Dukot! Film Screenings and other events

Thursday, June 3, 2010 (6:30pm)
Friday, June 4, 2010 (6:30pm)
UBC ROBSON SQUARE
C-300 Theatre
800 Robson St., Vancouver, B.C.
Saturday, June 5, 2010 (6:30 p.m.)
Vancouver Public Library
ALMA VANDUSEN & PETER MCKAY ROOMS
350 West Georgia St., Vancouver, B.C.
 
*Tickets at $15 each. Public discussion follows each screening with our DUKOT guests: Dennis Evangelista (producer), Boni Ilagan (scriptwriter), Allen Dizon (the lead actor) and Melissa Roxas, a US-based artist and poet who survived her abduction and torture in the Philippines.

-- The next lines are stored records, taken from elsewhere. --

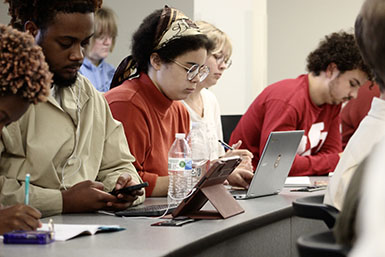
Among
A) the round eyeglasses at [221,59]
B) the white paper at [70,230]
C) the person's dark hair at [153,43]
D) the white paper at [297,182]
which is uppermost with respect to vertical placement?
the person's dark hair at [153,43]

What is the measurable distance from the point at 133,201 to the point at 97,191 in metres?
0.19

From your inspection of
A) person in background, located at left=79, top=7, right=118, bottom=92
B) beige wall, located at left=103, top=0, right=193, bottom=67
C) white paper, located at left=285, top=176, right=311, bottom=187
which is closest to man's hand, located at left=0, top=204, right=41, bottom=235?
white paper, located at left=285, top=176, right=311, bottom=187

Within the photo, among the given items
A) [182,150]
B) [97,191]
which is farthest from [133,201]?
[182,150]

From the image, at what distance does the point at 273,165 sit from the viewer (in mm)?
2381

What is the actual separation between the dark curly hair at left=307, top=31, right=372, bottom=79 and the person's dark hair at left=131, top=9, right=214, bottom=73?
1126 mm

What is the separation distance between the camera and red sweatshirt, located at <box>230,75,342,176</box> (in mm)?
3268

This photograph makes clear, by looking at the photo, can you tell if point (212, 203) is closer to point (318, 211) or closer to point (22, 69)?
point (318, 211)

A Special Reception at the Legislature
with members of the Filipino community and the Dukot resource persons in attendance
Thursday, June 3, 11:00 a.m.-3:30 p.m.
Parliament Buildings, Victoria, B.C.

“Katarungan at Karapatan”
MLA Mable Elmore will host “Katarungan at Karapatan” (Justice and Human Rights), a Philippine Independence day activity, with the special participation of the DUKOT guests as resource persons.. As well, it will be a reception to honour the Filipino community’s contributions to B.C. The Opposition Caucus will also be present.
 
Art Beyond
Barriers- Art Petition for the Morong 43
Saturday, June 5, 10:00 a.m.-12:00 noon
Mable Elmore’s Constituency Office
6106 Fraser St., at E45th St., Vancouver, B.C.

Art Beyond Barriers is a Live Art Petition made through different forms of art: visual, music, voice, written word, spoken word, movement, and theater.  We invite concerned artists, communities, and human rights supporters to create art in the spirit of collaboration and in support for human rights. This is also an activity in support of the international campaign to free the detained 43 health workers (Morong 43) in the Philippines who continue to be held in detention. People do not need to be artists to participate and all ages are welcome.